On a cold January day nearly four years ago, Mickey Morales and a few friends set up a small farm market in a parking lot on the edge of Garden Oaks. Without a media blitz or mainroad location, it seemed unlikely to thrive. But Mickey had learned the secret of success from running other markets in town:

Keep it small, keep it honest and make it part of the community.

Over the intervening years the Farm Stand at Petrol Station has grown into a Saturday morning destination for many people in the Garden Oaks, Oak Forest area and the surrounding subdivisions. It has become a gathering place where they can have a great cup of coffee, a breakfast taco and a conversation with their neighbors while they are shopping for food.

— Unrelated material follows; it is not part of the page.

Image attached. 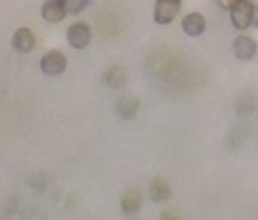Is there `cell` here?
<instances>
[{"instance_id":"obj_1","label":"cell","mask_w":258,"mask_h":220,"mask_svg":"<svg viewBox=\"0 0 258 220\" xmlns=\"http://www.w3.org/2000/svg\"><path fill=\"white\" fill-rule=\"evenodd\" d=\"M253 2L251 0H237L230 9V18L235 29L244 30L251 25V16H253Z\"/></svg>"},{"instance_id":"obj_2","label":"cell","mask_w":258,"mask_h":220,"mask_svg":"<svg viewBox=\"0 0 258 220\" xmlns=\"http://www.w3.org/2000/svg\"><path fill=\"white\" fill-rule=\"evenodd\" d=\"M180 2H172V0H156V9H154V22L159 25H168L173 22L177 15H179Z\"/></svg>"},{"instance_id":"obj_3","label":"cell","mask_w":258,"mask_h":220,"mask_svg":"<svg viewBox=\"0 0 258 220\" xmlns=\"http://www.w3.org/2000/svg\"><path fill=\"white\" fill-rule=\"evenodd\" d=\"M66 65H68V60L58 51H50V53H46L41 58V71L48 76L62 74L66 71Z\"/></svg>"},{"instance_id":"obj_4","label":"cell","mask_w":258,"mask_h":220,"mask_svg":"<svg viewBox=\"0 0 258 220\" xmlns=\"http://www.w3.org/2000/svg\"><path fill=\"white\" fill-rule=\"evenodd\" d=\"M90 36L92 34H90V27L87 23L78 22L68 29V41L76 50H83L90 43Z\"/></svg>"},{"instance_id":"obj_5","label":"cell","mask_w":258,"mask_h":220,"mask_svg":"<svg viewBox=\"0 0 258 220\" xmlns=\"http://www.w3.org/2000/svg\"><path fill=\"white\" fill-rule=\"evenodd\" d=\"M41 15L46 22L50 23H58L66 18L68 11H66L64 0H46L41 8Z\"/></svg>"},{"instance_id":"obj_6","label":"cell","mask_w":258,"mask_h":220,"mask_svg":"<svg viewBox=\"0 0 258 220\" xmlns=\"http://www.w3.org/2000/svg\"><path fill=\"white\" fill-rule=\"evenodd\" d=\"M233 53L239 60H251L256 53V43L249 36H239L233 41Z\"/></svg>"},{"instance_id":"obj_7","label":"cell","mask_w":258,"mask_h":220,"mask_svg":"<svg viewBox=\"0 0 258 220\" xmlns=\"http://www.w3.org/2000/svg\"><path fill=\"white\" fill-rule=\"evenodd\" d=\"M36 46V36L30 29H18L13 36V48L20 53H29Z\"/></svg>"},{"instance_id":"obj_8","label":"cell","mask_w":258,"mask_h":220,"mask_svg":"<svg viewBox=\"0 0 258 220\" xmlns=\"http://www.w3.org/2000/svg\"><path fill=\"white\" fill-rule=\"evenodd\" d=\"M182 30L191 37H198L205 32V18L200 13H191L182 20Z\"/></svg>"},{"instance_id":"obj_9","label":"cell","mask_w":258,"mask_h":220,"mask_svg":"<svg viewBox=\"0 0 258 220\" xmlns=\"http://www.w3.org/2000/svg\"><path fill=\"white\" fill-rule=\"evenodd\" d=\"M120 204H122V211L127 213V215H135V213L142 208L140 190H138V188H127V190L122 194Z\"/></svg>"},{"instance_id":"obj_10","label":"cell","mask_w":258,"mask_h":220,"mask_svg":"<svg viewBox=\"0 0 258 220\" xmlns=\"http://www.w3.org/2000/svg\"><path fill=\"white\" fill-rule=\"evenodd\" d=\"M149 194H151V199L156 202H163L166 199H170L172 195V187L170 183L165 180V178H154L151 181V187H149Z\"/></svg>"},{"instance_id":"obj_11","label":"cell","mask_w":258,"mask_h":220,"mask_svg":"<svg viewBox=\"0 0 258 220\" xmlns=\"http://www.w3.org/2000/svg\"><path fill=\"white\" fill-rule=\"evenodd\" d=\"M138 109H140V100H138L135 95H124V97H120V99H118L117 113L120 115L124 120L133 118L135 115L138 113Z\"/></svg>"},{"instance_id":"obj_12","label":"cell","mask_w":258,"mask_h":220,"mask_svg":"<svg viewBox=\"0 0 258 220\" xmlns=\"http://www.w3.org/2000/svg\"><path fill=\"white\" fill-rule=\"evenodd\" d=\"M104 81L111 88H122L125 85V81H127V72L120 65H111L106 71V74H104Z\"/></svg>"},{"instance_id":"obj_13","label":"cell","mask_w":258,"mask_h":220,"mask_svg":"<svg viewBox=\"0 0 258 220\" xmlns=\"http://www.w3.org/2000/svg\"><path fill=\"white\" fill-rule=\"evenodd\" d=\"M89 4H90V0H64L66 11H68L69 15H80Z\"/></svg>"},{"instance_id":"obj_14","label":"cell","mask_w":258,"mask_h":220,"mask_svg":"<svg viewBox=\"0 0 258 220\" xmlns=\"http://www.w3.org/2000/svg\"><path fill=\"white\" fill-rule=\"evenodd\" d=\"M159 220H182V215L179 211H175V209H168V211L163 213Z\"/></svg>"},{"instance_id":"obj_15","label":"cell","mask_w":258,"mask_h":220,"mask_svg":"<svg viewBox=\"0 0 258 220\" xmlns=\"http://www.w3.org/2000/svg\"><path fill=\"white\" fill-rule=\"evenodd\" d=\"M235 2H237V0H218L219 8L226 9V11H230V9H232V6L235 4Z\"/></svg>"},{"instance_id":"obj_16","label":"cell","mask_w":258,"mask_h":220,"mask_svg":"<svg viewBox=\"0 0 258 220\" xmlns=\"http://www.w3.org/2000/svg\"><path fill=\"white\" fill-rule=\"evenodd\" d=\"M251 25L258 29V6H253V16H251Z\"/></svg>"},{"instance_id":"obj_17","label":"cell","mask_w":258,"mask_h":220,"mask_svg":"<svg viewBox=\"0 0 258 220\" xmlns=\"http://www.w3.org/2000/svg\"><path fill=\"white\" fill-rule=\"evenodd\" d=\"M172 2H180V0H172Z\"/></svg>"}]
</instances>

For a small market it offers a surprising diversity of products from a combination of regular and guest vendors with everything from Indian food to wooden spoons, but where it really shines is with the locally grown, better-than-organic produce.

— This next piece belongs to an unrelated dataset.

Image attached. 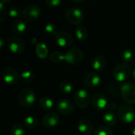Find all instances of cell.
<instances>
[{"mask_svg": "<svg viewBox=\"0 0 135 135\" xmlns=\"http://www.w3.org/2000/svg\"><path fill=\"white\" fill-rule=\"evenodd\" d=\"M35 101L36 95L32 89L24 88L23 89H21L18 95V102L22 107L28 108L34 104Z\"/></svg>", "mask_w": 135, "mask_h": 135, "instance_id": "cell-1", "label": "cell"}, {"mask_svg": "<svg viewBox=\"0 0 135 135\" xmlns=\"http://www.w3.org/2000/svg\"><path fill=\"white\" fill-rule=\"evenodd\" d=\"M114 78L119 82H123L128 79L131 74V69L127 63H120L113 70Z\"/></svg>", "mask_w": 135, "mask_h": 135, "instance_id": "cell-2", "label": "cell"}, {"mask_svg": "<svg viewBox=\"0 0 135 135\" xmlns=\"http://www.w3.org/2000/svg\"><path fill=\"white\" fill-rule=\"evenodd\" d=\"M67 21L73 25H80V24L84 21V13L83 11L78 7H70L67 9L65 13Z\"/></svg>", "mask_w": 135, "mask_h": 135, "instance_id": "cell-3", "label": "cell"}, {"mask_svg": "<svg viewBox=\"0 0 135 135\" xmlns=\"http://www.w3.org/2000/svg\"><path fill=\"white\" fill-rule=\"evenodd\" d=\"M117 115L120 121L125 123H131L135 119L134 110L127 104H123L119 107Z\"/></svg>", "mask_w": 135, "mask_h": 135, "instance_id": "cell-4", "label": "cell"}, {"mask_svg": "<svg viewBox=\"0 0 135 135\" xmlns=\"http://www.w3.org/2000/svg\"><path fill=\"white\" fill-rule=\"evenodd\" d=\"M120 91L124 101L131 104H135V84L125 82L121 85Z\"/></svg>", "mask_w": 135, "mask_h": 135, "instance_id": "cell-5", "label": "cell"}, {"mask_svg": "<svg viewBox=\"0 0 135 135\" xmlns=\"http://www.w3.org/2000/svg\"><path fill=\"white\" fill-rule=\"evenodd\" d=\"M65 56V61L71 65H77L80 63L83 58L84 54L83 51L78 47H73L66 51L64 54Z\"/></svg>", "mask_w": 135, "mask_h": 135, "instance_id": "cell-6", "label": "cell"}, {"mask_svg": "<svg viewBox=\"0 0 135 135\" xmlns=\"http://www.w3.org/2000/svg\"><path fill=\"white\" fill-rule=\"evenodd\" d=\"M41 10L38 5L32 3L27 5L22 10V17L25 21H32L36 20L40 15Z\"/></svg>", "mask_w": 135, "mask_h": 135, "instance_id": "cell-7", "label": "cell"}, {"mask_svg": "<svg viewBox=\"0 0 135 135\" xmlns=\"http://www.w3.org/2000/svg\"><path fill=\"white\" fill-rule=\"evenodd\" d=\"M74 100L76 105L80 108H85L90 102V96L85 89H78L74 96Z\"/></svg>", "mask_w": 135, "mask_h": 135, "instance_id": "cell-8", "label": "cell"}, {"mask_svg": "<svg viewBox=\"0 0 135 135\" xmlns=\"http://www.w3.org/2000/svg\"><path fill=\"white\" fill-rule=\"evenodd\" d=\"M6 45L9 50L14 54H21L25 51L24 42L17 36H11L7 39Z\"/></svg>", "mask_w": 135, "mask_h": 135, "instance_id": "cell-9", "label": "cell"}, {"mask_svg": "<svg viewBox=\"0 0 135 135\" xmlns=\"http://www.w3.org/2000/svg\"><path fill=\"white\" fill-rule=\"evenodd\" d=\"M2 77L4 81L9 85H17L21 78L17 71L11 67H6L2 70Z\"/></svg>", "mask_w": 135, "mask_h": 135, "instance_id": "cell-10", "label": "cell"}, {"mask_svg": "<svg viewBox=\"0 0 135 135\" xmlns=\"http://www.w3.org/2000/svg\"><path fill=\"white\" fill-rule=\"evenodd\" d=\"M92 105L97 111H103L109 106L107 97L101 93H96L92 97Z\"/></svg>", "mask_w": 135, "mask_h": 135, "instance_id": "cell-11", "label": "cell"}, {"mask_svg": "<svg viewBox=\"0 0 135 135\" xmlns=\"http://www.w3.org/2000/svg\"><path fill=\"white\" fill-rule=\"evenodd\" d=\"M56 109L59 113L64 115H67L73 112L74 109V106L73 102L70 99L64 98V99L59 100L57 102Z\"/></svg>", "mask_w": 135, "mask_h": 135, "instance_id": "cell-12", "label": "cell"}, {"mask_svg": "<svg viewBox=\"0 0 135 135\" xmlns=\"http://www.w3.org/2000/svg\"><path fill=\"white\" fill-rule=\"evenodd\" d=\"M55 42L60 47H69L74 42V36L67 32H59L55 36Z\"/></svg>", "mask_w": 135, "mask_h": 135, "instance_id": "cell-13", "label": "cell"}, {"mask_svg": "<svg viewBox=\"0 0 135 135\" xmlns=\"http://www.w3.org/2000/svg\"><path fill=\"white\" fill-rule=\"evenodd\" d=\"M59 122V116L57 113L51 112L44 115L42 119V124L46 128H52L58 125Z\"/></svg>", "mask_w": 135, "mask_h": 135, "instance_id": "cell-14", "label": "cell"}, {"mask_svg": "<svg viewBox=\"0 0 135 135\" xmlns=\"http://www.w3.org/2000/svg\"><path fill=\"white\" fill-rule=\"evenodd\" d=\"M101 82V77L97 72H90L89 73L84 80V84L87 88H95L100 85Z\"/></svg>", "mask_w": 135, "mask_h": 135, "instance_id": "cell-15", "label": "cell"}, {"mask_svg": "<svg viewBox=\"0 0 135 135\" xmlns=\"http://www.w3.org/2000/svg\"><path fill=\"white\" fill-rule=\"evenodd\" d=\"M77 127L78 131L83 134H91L93 131V125L92 122L87 119H81L78 122Z\"/></svg>", "mask_w": 135, "mask_h": 135, "instance_id": "cell-16", "label": "cell"}, {"mask_svg": "<svg viewBox=\"0 0 135 135\" xmlns=\"http://www.w3.org/2000/svg\"><path fill=\"white\" fill-rule=\"evenodd\" d=\"M26 28H27L26 23L22 19H19V18L15 19L11 25V31L13 32V33L16 35L23 33L24 32H25Z\"/></svg>", "mask_w": 135, "mask_h": 135, "instance_id": "cell-17", "label": "cell"}, {"mask_svg": "<svg viewBox=\"0 0 135 135\" xmlns=\"http://www.w3.org/2000/svg\"><path fill=\"white\" fill-rule=\"evenodd\" d=\"M36 54L41 59H46L48 56V47L46 44L43 42L37 43L36 45Z\"/></svg>", "mask_w": 135, "mask_h": 135, "instance_id": "cell-18", "label": "cell"}, {"mask_svg": "<svg viewBox=\"0 0 135 135\" xmlns=\"http://www.w3.org/2000/svg\"><path fill=\"white\" fill-rule=\"evenodd\" d=\"M106 66V59L104 56L99 55H97L93 61V68L96 71H101Z\"/></svg>", "mask_w": 135, "mask_h": 135, "instance_id": "cell-19", "label": "cell"}, {"mask_svg": "<svg viewBox=\"0 0 135 135\" xmlns=\"http://www.w3.org/2000/svg\"><path fill=\"white\" fill-rule=\"evenodd\" d=\"M104 123L108 127H113L117 123V116L112 112H107L103 115Z\"/></svg>", "mask_w": 135, "mask_h": 135, "instance_id": "cell-20", "label": "cell"}, {"mask_svg": "<svg viewBox=\"0 0 135 135\" xmlns=\"http://www.w3.org/2000/svg\"><path fill=\"white\" fill-rule=\"evenodd\" d=\"M39 106L43 110L49 111L53 108L54 101L47 97H43L39 100Z\"/></svg>", "mask_w": 135, "mask_h": 135, "instance_id": "cell-21", "label": "cell"}, {"mask_svg": "<svg viewBox=\"0 0 135 135\" xmlns=\"http://www.w3.org/2000/svg\"><path fill=\"white\" fill-rule=\"evenodd\" d=\"M75 36L79 40H85L88 38L89 36V32L85 27L83 25H77L74 30Z\"/></svg>", "mask_w": 135, "mask_h": 135, "instance_id": "cell-22", "label": "cell"}, {"mask_svg": "<svg viewBox=\"0 0 135 135\" xmlns=\"http://www.w3.org/2000/svg\"><path fill=\"white\" fill-rule=\"evenodd\" d=\"M49 60L54 63H59L62 61L65 60V56L64 54H62L61 51H52L50 55H49Z\"/></svg>", "mask_w": 135, "mask_h": 135, "instance_id": "cell-23", "label": "cell"}, {"mask_svg": "<svg viewBox=\"0 0 135 135\" xmlns=\"http://www.w3.org/2000/svg\"><path fill=\"white\" fill-rule=\"evenodd\" d=\"M59 90L65 94H69L73 91L74 86L72 85V83L69 81H62L59 83Z\"/></svg>", "mask_w": 135, "mask_h": 135, "instance_id": "cell-24", "label": "cell"}, {"mask_svg": "<svg viewBox=\"0 0 135 135\" xmlns=\"http://www.w3.org/2000/svg\"><path fill=\"white\" fill-rule=\"evenodd\" d=\"M120 57L124 63H127V62H130L132 61V59L134 58V53H133L132 50L125 48L121 51Z\"/></svg>", "mask_w": 135, "mask_h": 135, "instance_id": "cell-25", "label": "cell"}, {"mask_svg": "<svg viewBox=\"0 0 135 135\" xmlns=\"http://www.w3.org/2000/svg\"><path fill=\"white\" fill-rule=\"evenodd\" d=\"M24 124L28 129H34L38 125V119L35 116L28 115L25 119Z\"/></svg>", "mask_w": 135, "mask_h": 135, "instance_id": "cell-26", "label": "cell"}, {"mask_svg": "<svg viewBox=\"0 0 135 135\" xmlns=\"http://www.w3.org/2000/svg\"><path fill=\"white\" fill-rule=\"evenodd\" d=\"M21 79L25 82V83H30L32 82L35 79V75L32 72L29 71V70H25L22 71L20 74Z\"/></svg>", "mask_w": 135, "mask_h": 135, "instance_id": "cell-27", "label": "cell"}, {"mask_svg": "<svg viewBox=\"0 0 135 135\" xmlns=\"http://www.w3.org/2000/svg\"><path fill=\"white\" fill-rule=\"evenodd\" d=\"M10 135H25V130L21 124L16 123L11 127Z\"/></svg>", "mask_w": 135, "mask_h": 135, "instance_id": "cell-28", "label": "cell"}, {"mask_svg": "<svg viewBox=\"0 0 135 135\" xmlns=\"http://www.w3.org/2000/svg\"><path fill=\"white\" fill-rule=\"evenodd\" d=\"M93 135H113V131L108 127L100 126L95 130Z\"/></svg>", "mask_w": 135, "mask_h": 135, "instance_id": "cell-29", "label": "cell"}, {"mask_svg": "<svg viewBox=\"0 0 135 135\" xmlns=\"http://www.w3.org/2000/svg\"><path fill=\"white\" fill-rule=\"evenodd\" d=\"M44 30L45 32L48 34V35H51V36H56L57 35V27L55 24L53 23H47L44 26Z\"/></svg>", "mask_w": 135, "mask_h": 135, "instance_id": "cell-30", "label": "cell"}, {"mask_svg": "<svg viewBox=\"0 0 135 135\" xmlns=\"http://www.w3.org/2000/svg\"><path fill=\"white\" fill-rule=\"evenodd\" d=\"M22 14V11L18 6H13L9 9V15L13 18H17Z\"/></svg>", "mask_w": 135, "mask_h": 135, "instance_id": "cell-31", "label": "cell"}, {"mask_svg": "<svg viewBox=\"0 0 135 135\" xmlns=\"http://www.w3.org/2000/svg\"><path fill=\"white\" fill-rule=\"evenodd\" d=\"M9 2H10L9 0H3L0 2V21H3L6 16V9H5V4Z\"/></svg>", "mask_w": 135, "mask_h": 135, "instance_id": "cell-32", "label": "cell"}, {"mask_svg": "<svg viewBox=\"0 0 135 135\" xmlns=\"http://www.w3.org/2000/svg\"><path fill=\"white\" fill-rule=\"evenodd\" d=\"M62 3L61 0H46V4L50 7L59 6Z\"/></svg>", "mask_w": 135, "mask_h": 135, "instance_id": "cell-33", "label": "cell"}, {"mask_svg": "<svg viewBox=\"0 0 135 135\" xmlns=\"http://www.w3.org/2000/svg\"><path fill=\"white\" fill-rule=\"evenodd\" d=\"M109 108H111V109H112V110H115V108H116V104H111L110 105H109Z\"/></svg>", "mask_w": 135, "mask_h": 135, "instance_id": "cell-34", "label": "cell"}, {"mask_svg": "<svg viewBox=\"0 0 135 135\" xmlns=\"http://www.w3.org/2000/svg\"><path fill=\"white\" fill-rule=\"evenodd\" d=\"M4 45V39L2 37L0 38V47H2Z\"/></svg>", "mask_w": 135, "mask_h": 135, "instance_id": "cell-35", "label": "cell"}, {"mask_svg": "<svg viewBox=\"0 0 135 135\" xmlns=\"http://www.w3.org/2000/svg\"><path fill=\"white\" fill-rule=\"evenodd\" d=\"M30 41H31V43H32V44H35L36 45L37 44V43H36V39L35 37H33V38H32Z\"/></svg>", "mask_w": 135, "mask_h": 135, "instance_id": "cell-36", "label": "cell"}, {"mask_svg": "<svg viewBox=\"0 0 135 135\" xmlns=\"http://www.w3.org/2000/svg\"><path fill=\"white\" fill-rule=\"evenodd\" d=\"M131 134L135 135V127L134 128H132V130H131Z\"/></svg>", "mask_w": 135, "mask_h": 135, "instance_id": "cell-37", "label": "cell"}, {"mask_svg": "<svg viewBox=\"0 0 135 135\" xmlns=\"http://www.w3.org/2000/svg\"><path fill=\"white\" fill-rule=\"evenodd\" d=\"M74 2H83L84 0H74Z\"/></svg>", "mask_w": 135, "mask_h": 135, "instance_id": "cell-38", "label": "cell"}, {"mask_svg": "<svg viewBox=\"0 0 135 135\" xmlns=\"http://www.w3.org/2000/svg\"><path fill=\"white\" fill-rule=\"evenodd\" d=\"M133 77H134V78L135 80V68L134 69V70H133Z\"/></svg>", "mask_w": 135, "mask_h": 135, "instance_id": "cell-39", "label": "cell"}]
</instances>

The produce you will find at the Farm Stand will be riper than store-bought, much more recently picked and quite likely to be of varieties that can only be grown by a small farmer with their hands in the dirt. Expect to encounter caterpillar damage on the cabbage, dirt on the carrots and blemishes on the fruit, but the textures and flavors will make supermarket equivalents seem boring in comparison.

 

Cathy Sullivan selling farm-fresh eggs
Cathy Sullivan of Sullivan’s Happy Heart Family Farm is a fixture at the market, and she has a motto: “Healthy plants come from a balanced, healthy soil.” She has been practicing organic and sustainable methods for almost 20 years and, like most small farmers, she grows a wide variety of fruits and vegetables. Unlike the produce in the store, her crops are seasonal, picked at the perfect moment, rarely more than a day or two away from the soil or the tree where they grew, and are bursting with flavor. Cathy also sells the best eggs I have found in Houston, and not just chicken eggs; at some times of the year she will have duck and guinea fowl eggs too.
 
This is the season in Houston when the farm bounty is probably at its best. There will be the first of the cabbages, broccoli and winter greens like chard and kale. The root crops will be arriving too, with radishes, beets and—if the worms did not get them—sweet potatoes. However, what I have been waiting for most is the citrus season. The first of the lemons and limes are coming in, with oranges and Satsumas on the way, and maybe the Texas Ruby Red grapefruit will be ready before Christmas this year.
a real neighborhood market
So, come out and have breakfast, a cup of coffee and a chat. Try to bring a bunch of small bills, a reusable shopping bag and your sense of adventure.
 
Visit the Farm Stand at Petrol Station, 948 Wakefield St.; Houston 9am–1pm every Saturday that is not Christmas Day, rain or shine, and get a taste of Houston at its best.